Brooklands is a tram stop and park and ride site on the Altrincham Line of Greater Manchester's light-rail Metrolink system in the Brooklands area of Sale. It opened on 15 June 1992 as part of Phase 1 of Metrolink's expansion.

History

The station was originally opened on 1 December 1859 by the Manchester, South Junction and Altrincham Railway (MSJAR) after Samuel Brooks, a Manchester banker, built an estate of large houses along Brooklands Road. It closed as a British Rail station on 24 December 1991 before reopening as a Metrolink station on 15 June 1992.

In January 1999, Brooklands Station became a Grade II listed building.

• TASK LIST:
A: Summarize the Brooklands passage in two sentences.
B: Print the Brooklands passage word for word, from "The station was" to "II listed building.".

• SUPPLIED INFORMATION:

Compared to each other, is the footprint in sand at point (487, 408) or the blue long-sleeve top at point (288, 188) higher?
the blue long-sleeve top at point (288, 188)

• RESULTS IN ORDER:
A: Brooklands is a tram stop and park and ride site on the Altrincham Line of Greater Manchester's Metrolink system in Sale, opened on 15 June 1992 as part of Phase 1 of Metrolink's expansion. The station first opened on 1 December 1859 under the Manchester, South Junction and Altrincham Railway, closed as a British Rail station on 24 December 1991, and became a Grade II listed building in January 1999.

B:
The station was originally opened on 1 December 1859 by the Manchester, South Junction and Altrincham Railway (MSJAR) after Samuel Brooks, a Manchester banker, built an estate of large houses along Brooklands Road. It closed as a British Rail station on 24 December 1991 before reopening as a Metrolink station on 15 June 1992.

In January 1999, Brooklands Station became a Grade II listed building.